The Communist Party is trying to tighten its grip on the Chinese diaspora

Living outside China has become more like living inside China

The Communist Party is trying to tighten its grip on the Chinese diaspora

Ms Song is typical of many Chinese who have moved to the West in recent years: well-educated and wealthy, unlike the labourers who dominated earlier emigrant communities. The number of Chinese abroad has doubled since 1990. It has risen particularly fast since 2000. The pandemic heightened the desire of many members of the elite to leave, as their resentment grew of covid-related controls and the party’s ever-tightening restrictions on freedom of expression. China ended its battle against covid late in 2022, but its faltering economy and high youth unemployment are fuelling people’s anxieties. Many young Chinese now use the term runxue, “the art of running”, to convey their desire to flee.

There are about 10.5m people living outside mainland China who were born on the mainland. Only the Indian, Russian and Mexican diasporas are larger. Some of these Chinese are among the country’s richest people.
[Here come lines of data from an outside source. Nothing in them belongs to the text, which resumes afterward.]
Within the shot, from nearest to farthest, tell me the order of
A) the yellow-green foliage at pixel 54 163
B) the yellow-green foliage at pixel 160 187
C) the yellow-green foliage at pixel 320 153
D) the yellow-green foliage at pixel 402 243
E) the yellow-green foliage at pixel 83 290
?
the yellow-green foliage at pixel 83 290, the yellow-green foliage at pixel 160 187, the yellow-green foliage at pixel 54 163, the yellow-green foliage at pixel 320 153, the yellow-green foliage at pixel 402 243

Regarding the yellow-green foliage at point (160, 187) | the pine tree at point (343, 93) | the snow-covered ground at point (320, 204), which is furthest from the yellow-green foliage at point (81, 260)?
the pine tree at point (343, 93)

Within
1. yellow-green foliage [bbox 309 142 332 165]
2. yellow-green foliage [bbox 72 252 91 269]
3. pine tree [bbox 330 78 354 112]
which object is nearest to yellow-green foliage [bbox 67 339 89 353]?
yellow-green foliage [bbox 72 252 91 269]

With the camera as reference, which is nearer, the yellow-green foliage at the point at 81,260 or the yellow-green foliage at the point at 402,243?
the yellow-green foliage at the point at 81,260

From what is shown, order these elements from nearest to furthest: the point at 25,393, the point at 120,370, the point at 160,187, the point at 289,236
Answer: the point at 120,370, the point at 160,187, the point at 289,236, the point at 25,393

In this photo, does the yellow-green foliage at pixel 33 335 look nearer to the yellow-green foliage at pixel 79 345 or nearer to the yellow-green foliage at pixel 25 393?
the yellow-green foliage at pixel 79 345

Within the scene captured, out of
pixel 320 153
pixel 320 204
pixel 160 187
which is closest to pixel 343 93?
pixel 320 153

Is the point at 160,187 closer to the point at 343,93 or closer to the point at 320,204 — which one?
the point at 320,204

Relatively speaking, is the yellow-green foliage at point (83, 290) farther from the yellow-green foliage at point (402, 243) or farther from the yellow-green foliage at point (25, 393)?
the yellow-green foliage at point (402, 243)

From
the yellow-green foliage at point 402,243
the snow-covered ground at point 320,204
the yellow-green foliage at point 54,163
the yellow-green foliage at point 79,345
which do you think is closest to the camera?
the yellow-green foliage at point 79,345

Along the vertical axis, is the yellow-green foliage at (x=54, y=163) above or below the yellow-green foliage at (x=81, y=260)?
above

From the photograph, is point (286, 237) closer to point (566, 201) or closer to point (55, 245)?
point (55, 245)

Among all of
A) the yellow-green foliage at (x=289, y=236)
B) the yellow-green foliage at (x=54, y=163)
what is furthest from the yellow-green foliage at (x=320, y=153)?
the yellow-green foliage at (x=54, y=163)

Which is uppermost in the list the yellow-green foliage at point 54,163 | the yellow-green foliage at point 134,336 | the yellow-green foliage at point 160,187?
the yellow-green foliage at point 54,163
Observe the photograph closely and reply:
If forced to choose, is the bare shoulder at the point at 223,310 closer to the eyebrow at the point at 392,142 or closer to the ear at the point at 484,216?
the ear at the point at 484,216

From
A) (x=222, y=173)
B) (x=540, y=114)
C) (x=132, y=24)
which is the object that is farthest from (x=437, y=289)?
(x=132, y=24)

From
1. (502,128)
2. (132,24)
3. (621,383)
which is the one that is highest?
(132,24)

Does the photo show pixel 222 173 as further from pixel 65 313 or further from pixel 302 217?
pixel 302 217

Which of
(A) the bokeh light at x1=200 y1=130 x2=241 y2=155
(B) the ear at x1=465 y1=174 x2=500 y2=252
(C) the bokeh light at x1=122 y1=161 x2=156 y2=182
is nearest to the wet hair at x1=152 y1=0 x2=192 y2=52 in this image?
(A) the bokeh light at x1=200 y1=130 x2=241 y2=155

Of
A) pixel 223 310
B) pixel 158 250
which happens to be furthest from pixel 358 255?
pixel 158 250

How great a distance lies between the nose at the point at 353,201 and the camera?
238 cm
In many countries, they have long dominated wealth-related visa schemes. More than 70% of the 81,000 investor visas issued by the American government to dollar-millionaires between 2010 and 2019 were given to Chinese citizens. Since 2012 some 85% of people who have received Australia’s “golden visas” for investing over A$5m ($3.3m) in the country have been from China. All but 41 of the 1,300 people who applied for the equivalent Irish scheme in 2022 were Chinese.